• EXERCISE INPUT:
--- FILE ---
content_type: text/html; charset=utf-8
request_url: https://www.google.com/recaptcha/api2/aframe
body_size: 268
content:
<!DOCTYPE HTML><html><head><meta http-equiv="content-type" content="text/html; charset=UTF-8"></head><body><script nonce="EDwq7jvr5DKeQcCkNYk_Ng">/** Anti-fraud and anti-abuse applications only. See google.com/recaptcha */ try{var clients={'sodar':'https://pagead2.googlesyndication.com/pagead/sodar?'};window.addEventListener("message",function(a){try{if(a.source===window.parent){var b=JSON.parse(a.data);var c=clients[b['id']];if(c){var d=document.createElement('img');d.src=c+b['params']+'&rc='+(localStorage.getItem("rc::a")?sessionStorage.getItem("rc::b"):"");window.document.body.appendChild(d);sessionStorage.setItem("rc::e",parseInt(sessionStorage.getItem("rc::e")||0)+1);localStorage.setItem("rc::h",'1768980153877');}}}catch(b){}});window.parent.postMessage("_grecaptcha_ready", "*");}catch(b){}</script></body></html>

• REQUIRED WORK:
Copy each line above holding "google".

• YOUR RESPONSE:
request_url: https://www.google.com/recaptcha/api2/aframe
<!DOCTYPE HTML><html><head><meta http-equiv="content-type" content="text/html; charset=UTF-8"></head><body><script nonce="EDwq7jvr5DKeQcCkNYk_Ng">/** Anti-fraud and anti-abuse applications only. See google.com/recaptcha */ try{var clients={'sodar':'https://pagead2.googlesyndication.com/pagead/sodar?'};window.addEventListener("message",function(a){try{if(a.source===window.parent){var b=JSON.parse(a.data);var c=clients[b['id']];if(c){var d=document.createElement('img');d.src=c+b['params']+'&rc='+(localStorage.getItem("rc::a")?sessionStorage.getItem("rc::b"):"");window.document.body.appendChild(d);sessionStorage.setItem("rc::e",parseInt(sessionStorage.getItem("rc::e")||0)+1);localStorage.setItem("rc::h",'1768980153877');}}}catch(b){}});window.parent.postMessage("_grecaptcha_ready", "*");}catch(b){}</script></body></html>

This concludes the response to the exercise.